Il libro rivela, dopo secoli di oblìo, la figura di Ludovico Gritti, figlio naturale del doge Andrea, protagonista di una eccezionale vicenda politica, economica e umana nella prima metà del Cinquecento. Gli Asburgo e Venezia, i Turchi e le lotte per la titolarità della Corona d'Ungheria, Costantinopoli e le terre danubiane costituiscono lo sfondo in cui si svolge, nell'arco di pochi anni, l'incredibile "carriera" di questo principe - mer-cante "veneziano", che finì la sua esistenza vittima di una troppo rapida crescita in potere economico e politico.

Ludovico Gritti era vissuto a Costantinopoli praticando con gran pro-fitto la mercatura: in breve tempo era divenuto, per ricchezza e autorità, il terzo uomo della Porta (dopo il sultano Solimano il Magnifico e il gran visir Ibrâhîm Pascià).

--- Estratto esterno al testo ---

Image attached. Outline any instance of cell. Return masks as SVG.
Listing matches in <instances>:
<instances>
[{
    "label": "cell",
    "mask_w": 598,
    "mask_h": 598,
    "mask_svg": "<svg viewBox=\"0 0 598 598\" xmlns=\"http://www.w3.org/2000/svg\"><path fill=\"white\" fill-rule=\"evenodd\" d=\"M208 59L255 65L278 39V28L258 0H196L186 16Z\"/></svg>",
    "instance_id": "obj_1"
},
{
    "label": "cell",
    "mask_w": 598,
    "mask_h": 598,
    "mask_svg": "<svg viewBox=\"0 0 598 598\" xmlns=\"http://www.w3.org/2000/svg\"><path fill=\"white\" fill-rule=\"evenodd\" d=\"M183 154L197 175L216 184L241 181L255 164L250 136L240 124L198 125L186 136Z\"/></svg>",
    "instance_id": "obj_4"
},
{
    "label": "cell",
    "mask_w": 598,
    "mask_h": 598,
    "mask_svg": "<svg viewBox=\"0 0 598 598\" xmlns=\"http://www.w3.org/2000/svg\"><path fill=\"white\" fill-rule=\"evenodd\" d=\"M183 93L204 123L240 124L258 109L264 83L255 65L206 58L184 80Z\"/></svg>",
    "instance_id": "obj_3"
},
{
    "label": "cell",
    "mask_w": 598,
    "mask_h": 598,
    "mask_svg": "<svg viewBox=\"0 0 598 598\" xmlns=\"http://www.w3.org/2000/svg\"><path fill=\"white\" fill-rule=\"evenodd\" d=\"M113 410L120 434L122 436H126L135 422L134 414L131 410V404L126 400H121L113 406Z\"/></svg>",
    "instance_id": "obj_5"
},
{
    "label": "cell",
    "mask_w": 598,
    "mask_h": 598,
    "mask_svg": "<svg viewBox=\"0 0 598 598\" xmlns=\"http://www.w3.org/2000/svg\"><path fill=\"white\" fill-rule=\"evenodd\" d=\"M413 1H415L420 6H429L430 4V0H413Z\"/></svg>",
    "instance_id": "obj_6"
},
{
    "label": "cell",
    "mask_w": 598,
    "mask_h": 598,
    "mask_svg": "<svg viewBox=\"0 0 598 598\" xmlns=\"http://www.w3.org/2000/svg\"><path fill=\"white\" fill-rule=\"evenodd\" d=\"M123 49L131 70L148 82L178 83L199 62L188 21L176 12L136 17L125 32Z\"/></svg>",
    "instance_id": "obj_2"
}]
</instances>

E' chiaro - sostengono i suoi biografi - che prima o poi sarebbe entrato in politica.

Ludovico Gritti, presentato a Hieronym Laski come "consigliere" del sultano, iniziò la carriera politica in Ungheria come "ambasciatore e agente" di Giovanni Zápolya; nell'autunno del 1529 fu nominato dal re Giovanni "sommo tesoriere" e "consigliere" del regno magiaro; l'anno dopo, fu eletto "governatore", e, infine, nell'estate del 1532 fu preposto come "capitano generale" al comando supremo dell'esercito ungherese. Divenne in breve tempo la seconda autorità del regno magiaro; in pratica fu re di fatto, mentre Giovanni Zápolya rimase re soltanto di nome.

Ludovico Gritti fu anche uno dei pochissimi "infedeli" a far carriera politica e a esercitare un ruolo di primaria importanza nell'Impero Ottomano, grazie appunto alla sua intima amicizia col sultano e col granvisir, anche se gl'incarichi da lui ricoperti nell'ambito della politica estera dell'impero osmanico ne violavano le consuetudini e gl'ideali. L'eccezionalità della sua posizione sia a Costantinopoli che in Ungheria (Gritti era vuoi sul Bosforo vuoi a Buda pur sempre uno straniero e per di più figlio di un principe occidentale), il suo immenso potere economico, i suoi metodi dispotici di governo, la sua smisurata ambizione politica (corse voce che aspirasse addirittura alla corona magiara), i cospicui crediti finanziari che aveva elargito in Ungheria e a Costantinopoli finirono per procurargli non pochi nemici in entrambe le corti. La fine atroce che lo attese a Medgyes, in Transilvania, il 29 settembre 1534 era perciò abbastanza scontata e prevedibile.

Frutto del lavoro decennale di una studiosa ungherese (Gizella Nemeth) e di un professore universitario italiano (Adriano Papo), il corposo volume, ricco di apparati (oltre 1.000 note) e indici, inaugura una Collana di studi e documenti Italia - Ungheria.

L'interesse veneto dell'opera è evidente sia nella trattazione storica che nell'iconografia.